Tari piring sudah ada sejak 800 tahun yang lalu pada saat zaman Sri Wijaya. Tari piring mulai berkembang ke negeri melayu lainnya sejalur dengan lintas perdagangan di masa tersebut. Meskipun terdapat perbedaan pada tiap-tiap daerah di Sumatera Barat, tetapi tarian piring secara kesleuruhan memiliki persamaan secara konsep tentang sebuah ritual adat untuk persembahan. Tari piring merupakan ritual mengucapkan rasa syukur dari masyarakat kepada dewa-dewa setiap selesai panen. Ritual tersebut dilakukan dengan cara membawa sesaji makanan yang diletakkan pada piring sambil melakukan gerakan mengayun yang dinamis.Ketika masuk agama islam ke tanah Aceh maka tari piring menjadi hiburan bagi masyakarat yang digelar pada acara kendurian.
Tari Piring diawali dengan rebana dan gong yang dimainkan pemusik, rangkaian tarian dimainkan secara besamaan oleh beberapa orang penari.

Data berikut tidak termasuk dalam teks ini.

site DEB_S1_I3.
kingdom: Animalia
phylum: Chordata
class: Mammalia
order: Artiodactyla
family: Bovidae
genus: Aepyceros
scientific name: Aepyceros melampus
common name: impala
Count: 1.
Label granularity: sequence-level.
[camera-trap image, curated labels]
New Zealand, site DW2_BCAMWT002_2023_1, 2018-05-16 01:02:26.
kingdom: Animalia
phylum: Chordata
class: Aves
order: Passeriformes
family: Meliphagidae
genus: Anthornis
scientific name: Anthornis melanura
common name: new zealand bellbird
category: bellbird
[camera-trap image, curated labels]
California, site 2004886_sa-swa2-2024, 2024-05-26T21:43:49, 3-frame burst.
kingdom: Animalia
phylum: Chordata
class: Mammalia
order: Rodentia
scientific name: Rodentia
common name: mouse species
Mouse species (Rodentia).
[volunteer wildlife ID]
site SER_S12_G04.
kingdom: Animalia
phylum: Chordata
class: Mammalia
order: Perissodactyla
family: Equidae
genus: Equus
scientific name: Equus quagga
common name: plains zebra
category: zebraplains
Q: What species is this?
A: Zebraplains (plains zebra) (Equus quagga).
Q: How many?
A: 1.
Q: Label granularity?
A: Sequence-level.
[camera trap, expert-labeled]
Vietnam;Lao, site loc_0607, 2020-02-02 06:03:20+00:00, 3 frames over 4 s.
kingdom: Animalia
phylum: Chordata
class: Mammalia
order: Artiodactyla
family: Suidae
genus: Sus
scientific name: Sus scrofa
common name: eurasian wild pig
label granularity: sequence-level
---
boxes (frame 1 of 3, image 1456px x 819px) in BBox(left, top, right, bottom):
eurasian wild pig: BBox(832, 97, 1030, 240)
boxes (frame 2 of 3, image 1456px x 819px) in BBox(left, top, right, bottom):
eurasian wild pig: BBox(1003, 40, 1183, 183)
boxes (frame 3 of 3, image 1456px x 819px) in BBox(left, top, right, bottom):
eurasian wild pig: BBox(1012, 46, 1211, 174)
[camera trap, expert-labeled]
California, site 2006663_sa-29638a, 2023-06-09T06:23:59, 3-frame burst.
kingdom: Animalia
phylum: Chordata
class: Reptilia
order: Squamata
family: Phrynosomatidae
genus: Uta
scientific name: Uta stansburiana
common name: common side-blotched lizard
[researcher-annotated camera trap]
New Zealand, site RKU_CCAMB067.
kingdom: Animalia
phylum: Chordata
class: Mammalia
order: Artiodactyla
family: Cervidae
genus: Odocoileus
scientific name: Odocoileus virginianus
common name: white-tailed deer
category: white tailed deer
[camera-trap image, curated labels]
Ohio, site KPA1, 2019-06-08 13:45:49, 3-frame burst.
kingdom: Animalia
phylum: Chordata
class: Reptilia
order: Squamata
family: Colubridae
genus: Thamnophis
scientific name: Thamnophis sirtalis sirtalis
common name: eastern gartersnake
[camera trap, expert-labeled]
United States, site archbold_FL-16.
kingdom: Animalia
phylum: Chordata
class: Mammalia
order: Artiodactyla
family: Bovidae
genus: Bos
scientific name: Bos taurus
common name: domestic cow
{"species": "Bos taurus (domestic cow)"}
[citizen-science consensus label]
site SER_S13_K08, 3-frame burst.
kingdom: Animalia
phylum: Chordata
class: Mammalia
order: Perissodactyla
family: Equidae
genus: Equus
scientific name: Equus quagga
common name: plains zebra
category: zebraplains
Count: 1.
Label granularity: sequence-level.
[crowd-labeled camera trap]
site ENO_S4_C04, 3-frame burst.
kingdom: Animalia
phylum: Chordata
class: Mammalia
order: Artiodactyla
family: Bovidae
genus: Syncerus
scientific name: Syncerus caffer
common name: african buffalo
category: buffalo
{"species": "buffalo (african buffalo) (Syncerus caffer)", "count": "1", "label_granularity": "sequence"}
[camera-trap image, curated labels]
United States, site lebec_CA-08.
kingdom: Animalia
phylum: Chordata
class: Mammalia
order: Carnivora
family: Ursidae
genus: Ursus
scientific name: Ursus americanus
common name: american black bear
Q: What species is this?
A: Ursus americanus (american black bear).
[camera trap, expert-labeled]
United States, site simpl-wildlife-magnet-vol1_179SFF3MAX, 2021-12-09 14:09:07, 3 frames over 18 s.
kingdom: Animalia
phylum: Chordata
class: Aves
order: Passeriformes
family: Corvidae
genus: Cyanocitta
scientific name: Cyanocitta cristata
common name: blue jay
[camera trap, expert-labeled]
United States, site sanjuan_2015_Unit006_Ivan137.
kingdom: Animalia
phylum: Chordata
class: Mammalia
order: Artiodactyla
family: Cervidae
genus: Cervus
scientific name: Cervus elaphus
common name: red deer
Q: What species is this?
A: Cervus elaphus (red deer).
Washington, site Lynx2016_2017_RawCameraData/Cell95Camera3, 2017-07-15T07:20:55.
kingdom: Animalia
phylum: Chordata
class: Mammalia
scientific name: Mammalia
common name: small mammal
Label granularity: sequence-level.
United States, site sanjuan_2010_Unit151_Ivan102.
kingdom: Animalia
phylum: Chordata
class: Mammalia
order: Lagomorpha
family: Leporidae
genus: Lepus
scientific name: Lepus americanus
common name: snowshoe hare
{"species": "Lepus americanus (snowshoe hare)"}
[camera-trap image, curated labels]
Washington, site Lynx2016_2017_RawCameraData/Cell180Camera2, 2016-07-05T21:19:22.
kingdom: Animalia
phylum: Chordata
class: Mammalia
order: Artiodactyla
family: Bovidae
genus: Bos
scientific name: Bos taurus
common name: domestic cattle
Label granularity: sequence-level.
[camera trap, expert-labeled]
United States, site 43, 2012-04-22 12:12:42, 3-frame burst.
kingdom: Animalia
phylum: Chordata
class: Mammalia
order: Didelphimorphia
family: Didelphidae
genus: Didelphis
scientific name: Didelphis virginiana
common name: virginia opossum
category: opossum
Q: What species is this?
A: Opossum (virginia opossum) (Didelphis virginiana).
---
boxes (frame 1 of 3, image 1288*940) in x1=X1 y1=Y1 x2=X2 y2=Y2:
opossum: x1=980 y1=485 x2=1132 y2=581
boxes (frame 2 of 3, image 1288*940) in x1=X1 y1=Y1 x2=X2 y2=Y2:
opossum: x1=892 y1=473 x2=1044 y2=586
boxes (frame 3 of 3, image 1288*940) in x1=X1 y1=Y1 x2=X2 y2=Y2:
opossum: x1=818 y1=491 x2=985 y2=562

Tari piring dimainkan oleh penari berjumlah ganjil 3 sampai 7 orang dan penari menggunakan pakaian berwarna cerah dengan nuansa merah dan kuning keemasan.
Tari piring adalah jenis tari yang berasal dari kota Solok, di propinsi Sumatera Barat. Dalam bahasa setempat tari piring dikenal dengan nama Tari Piriang yang merupakan bahasa daerah setempat. Piring diletakkan di atas salah satu telapak tangan lalu diayun dengan gerakan-gerakan cepat yang teratur dan piring jangan sampai terlepas. Pada akhir tarian biasanya piring-piring yang dibawa penari tersebut akan dilemparkan ke lantai hingga pecah dan para penari akan menari di atas pecahan piring tersebut.